Ich habe mir nun auch noch TriDef 3D geholt (14Tage Test Version). Ich sollte davor noch sagen das ich zum Beispiel bei Bf3, unter den Druck des normalen 3D Bildschirm Knopfes das Bild nur verschwommen wird, mit Brille wird es zwar klarer ist aber immer noch nicht schön, und ein 3D Effekt ist auch nicht zu erkennen. Auf dem Desktop ist ein Leichter Tiefen 3D Effekt zu erkennen aber auch ziemlich unscharf (wird beim wechsel der Sitzposition besser/schlechter aber richtig gut wird es nie! -.- 
So TriDef 3D läuft aber auch nicht richtig, wenn ich (Anhang) aufgewählt habe sagt er mir im Hauptmenü das meine Grafikkarte nicht Hd3D fähig ist, was sie ja ist. 
Kriege jetzt diese Datei nicht hochgeladen.. Ach egal aber .. Hat vllt jemand den Asus Vg27AH und nutzt TriDef 3D und kann mir seine Einstellungen sagen oder hat das Programm auch und weiss wie ich das einstellen muss..
Ich weiss nicht ob ihr hier durch meine Frage noch durchsteigt oder nicht .. Wenn nicht auch nicht schlimm..  Hoffe aber das mir vielleicht irgentwer helfen kann..  
Ansonsten noch Frohe Weihnachten!


----------



## Herbboy (24. Dezember 2013)

AMDs HD3D geht glaub ich nur per Display-Port - hast Du das, oder nutzt Du HDMI bzw. DVI? 

 Was für eine Art von Brille hast Du denn? Eine Shutterbrille oder eine mit so zwei unterschiedlich farbigen Gläsern?
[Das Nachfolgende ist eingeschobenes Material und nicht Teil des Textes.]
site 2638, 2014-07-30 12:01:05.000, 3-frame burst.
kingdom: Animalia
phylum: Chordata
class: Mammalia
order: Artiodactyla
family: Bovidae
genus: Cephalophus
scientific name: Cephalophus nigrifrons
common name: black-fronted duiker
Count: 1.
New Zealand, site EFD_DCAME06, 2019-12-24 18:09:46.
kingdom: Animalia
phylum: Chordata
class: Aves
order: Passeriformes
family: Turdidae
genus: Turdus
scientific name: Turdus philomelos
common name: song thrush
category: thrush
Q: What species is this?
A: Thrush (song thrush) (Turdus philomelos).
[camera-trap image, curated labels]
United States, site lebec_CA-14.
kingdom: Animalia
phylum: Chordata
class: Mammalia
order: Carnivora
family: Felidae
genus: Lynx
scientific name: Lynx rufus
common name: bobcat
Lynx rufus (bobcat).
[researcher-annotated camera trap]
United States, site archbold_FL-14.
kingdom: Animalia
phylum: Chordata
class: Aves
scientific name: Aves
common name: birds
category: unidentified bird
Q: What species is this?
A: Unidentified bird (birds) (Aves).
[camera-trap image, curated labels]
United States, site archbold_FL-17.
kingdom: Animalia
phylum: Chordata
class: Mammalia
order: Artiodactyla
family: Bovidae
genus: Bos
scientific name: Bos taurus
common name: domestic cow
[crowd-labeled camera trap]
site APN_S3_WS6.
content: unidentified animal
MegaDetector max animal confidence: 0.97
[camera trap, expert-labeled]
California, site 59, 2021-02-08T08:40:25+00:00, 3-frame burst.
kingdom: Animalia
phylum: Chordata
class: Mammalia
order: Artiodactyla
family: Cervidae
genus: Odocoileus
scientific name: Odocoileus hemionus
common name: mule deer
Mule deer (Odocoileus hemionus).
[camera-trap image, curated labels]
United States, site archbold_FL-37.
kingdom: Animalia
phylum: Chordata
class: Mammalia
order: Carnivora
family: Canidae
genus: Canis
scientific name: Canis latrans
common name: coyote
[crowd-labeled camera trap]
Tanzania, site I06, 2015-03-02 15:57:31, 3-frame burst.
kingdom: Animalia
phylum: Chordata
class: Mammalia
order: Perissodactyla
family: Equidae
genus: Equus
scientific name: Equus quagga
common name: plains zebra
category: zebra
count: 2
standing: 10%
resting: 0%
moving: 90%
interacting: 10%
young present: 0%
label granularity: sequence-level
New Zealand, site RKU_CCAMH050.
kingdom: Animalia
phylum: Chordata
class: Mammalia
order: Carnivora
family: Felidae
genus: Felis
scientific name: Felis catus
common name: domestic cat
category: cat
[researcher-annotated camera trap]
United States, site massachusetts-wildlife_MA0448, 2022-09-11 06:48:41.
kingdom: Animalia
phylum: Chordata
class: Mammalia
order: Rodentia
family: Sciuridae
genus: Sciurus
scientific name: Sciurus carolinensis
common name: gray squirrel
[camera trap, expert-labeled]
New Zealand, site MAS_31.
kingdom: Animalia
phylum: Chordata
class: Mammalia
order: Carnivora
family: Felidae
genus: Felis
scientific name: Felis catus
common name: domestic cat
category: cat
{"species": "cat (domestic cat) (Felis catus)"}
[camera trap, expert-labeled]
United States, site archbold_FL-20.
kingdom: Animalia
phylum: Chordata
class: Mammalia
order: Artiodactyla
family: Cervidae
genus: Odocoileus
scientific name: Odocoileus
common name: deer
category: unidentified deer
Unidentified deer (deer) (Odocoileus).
 Hier steht zudem Nvidia 3D Vision versus AMD HD3D: 18 Spiele im Test - 3D-Gaming Heute  dass es wohl je nach Spiel/Anwendung auch sein kann, dass TriDef3D oder IZ3D oder das Spiel selbst die nötige "Software" ist. Vlt lies mal in dem Artikel, ob Du da Hinweise findest auf die Lösung des Problems.


----------



## Berakestor (24. Dezember 2013)

Herbboy schrieb:


> AMDs HD3D geht glaub ich nur per Display-Port - hast Du das, oder nutzt Du HDMI bzw. DVI?
> 
> Was für eine Art von Brille hast Du denn? Eine Shutterbrille oder eine mit so zwei unterschiedlich farbigen Gläsern?
> 
> Hier steht zudem Nvidia 3D Vision versus AMD HD3D: 18 Spiele im Test - 3D-Gaming Heute  dass es wohl je nach Spiel/Anwendung auch sein kann, dass TriDef3D oder IZ3D oder das Spiel selbst die nötige "Software" ist. Vlt lies mal in dem Artikel, ob Du da Hinweise findest auf die Lösung des Problems.



Ich nutze DVI, habe irgendwo mal gelesen das das besser für 3D sein soll.. Weis aber nicht ob das stimmt HDMI füllt aus irgendein Grund die 27Zoll nicht aus, ist aber glaub ich  Einstellungssache: Ich habe eine einfach Shutter Brille, also die leichten mit 2 Grauen Gläsern wie aus dem Kino Ich werade aber aufjedefall einmal den Artikel lesen ..


----------